=== Ausgangstext ===

⟨

Emmanuel Macron sah sich als Sieger des Brüsseler EU-Gipfels. Sichtlich zufrieden erklärte der französische Präsident, dass die Staats- und Regierungschefs bei der Suche nach dem nächsten EU-Kommissionspräsidenten am Donnerstag und Freitag »die Namen der drei Spitzenkandidaten verworfen« hätten. Macron will verhindern, dass EVP-Spitzenkandidat Manfred Weber den Posten erhält. Nach der Aussage von Macron wären auch der niederländische Sozialdemokrat Frans Timmermans und die dänische liberale EU-Wettbewerbskommissarin Margrethe Vestager aus dem Rennen. EU-Ratspräsident Donald Tusk schloss sich Macrons Haltung an und Angela Merkel, die bislang die wichtigste Unterstützerin von Weber war, sagte, sie nehme Tusks Bewertung ernst, »dass keiner der Spitzenkandidaten eine Mehrheit im Europäischen Rat hat«. Die Kanzlerin sah »im Augenblick nicht, dass sich an dieser Feststellung etwas ändern kann«.

⟩

=== Zu erledigende Aufgaben ===
[1] Beantworten Sie anhand des Berichts über den Brüsseler EU-Gipfel diese Fragen:
(a) Wen will Macron daran hindern, den Posten des EU-Kommissionspräsidenten zu erhalten?
(b) Welcher Nationalität und welcher politischen Richtung gehört Frans Timmermans an?
(c) Wer schloss sich als EU-Ratspräsident Macrons Haltung an?
[2] Schreiben Sie den Bericht über den Brüsseler EU-Gipfel im Anschluss an seinen letzten Satz um einen kurzen Absatz weiter.
Die Einträge im Datensatz stammen aus einer anderen Quelle als der Ausgangstext.

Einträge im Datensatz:
⟨

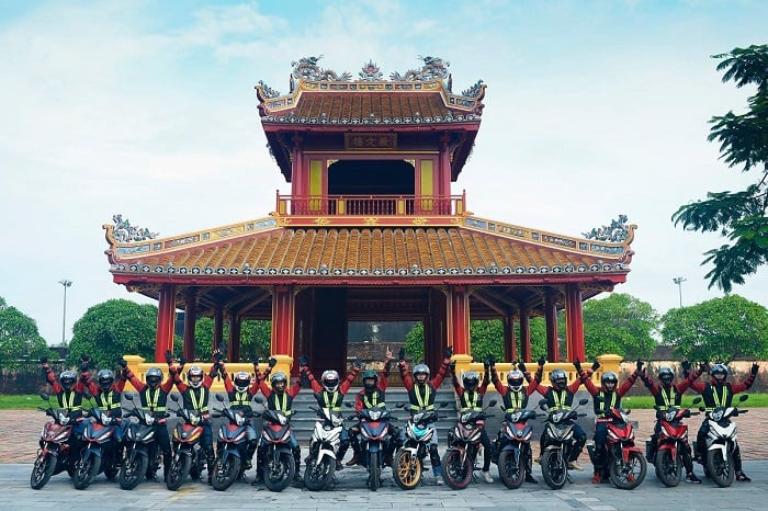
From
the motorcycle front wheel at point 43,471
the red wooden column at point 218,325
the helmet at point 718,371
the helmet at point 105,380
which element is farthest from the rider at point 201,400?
the red wooden column at point 218,325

⟩

=== Liste der Antworten ===
[1]
(a) Manfred Weber, den EVP-Spitzenkandidaten
(b) Er ist niederländischer Sozialdemokrat.
(c) Donald Tusk

[2]
Es dürfte nicht leicht werden, einen Kompromisskandidaten zu finden. Denn die Staats- und Regierungschefs haben zwar ein Vorschlagsrecht, aber letztlich muss die Personalie vom EU-Parlament bestätigt werden. Die informelle Koalition aus Konservativen und Sozialdemokraten hat auf EU-Ebene nach der Wahl im Mai keine Mehrheit mehr. Deswegen wollen die beiden Fraktionen die Grünen und die Liberalen mit ins Boot holen. Je mehr Fraktionen beteiligt sind, desto schwieriger wird es, zu einer Einigung zu kommen. Hinzu kommt, dass diverse Fraktionen im EU-Parlament bereits erklärt haben, nur einen der Spitzenkandidaten zum Vorsitzenden der Kommission wählen zu wollen.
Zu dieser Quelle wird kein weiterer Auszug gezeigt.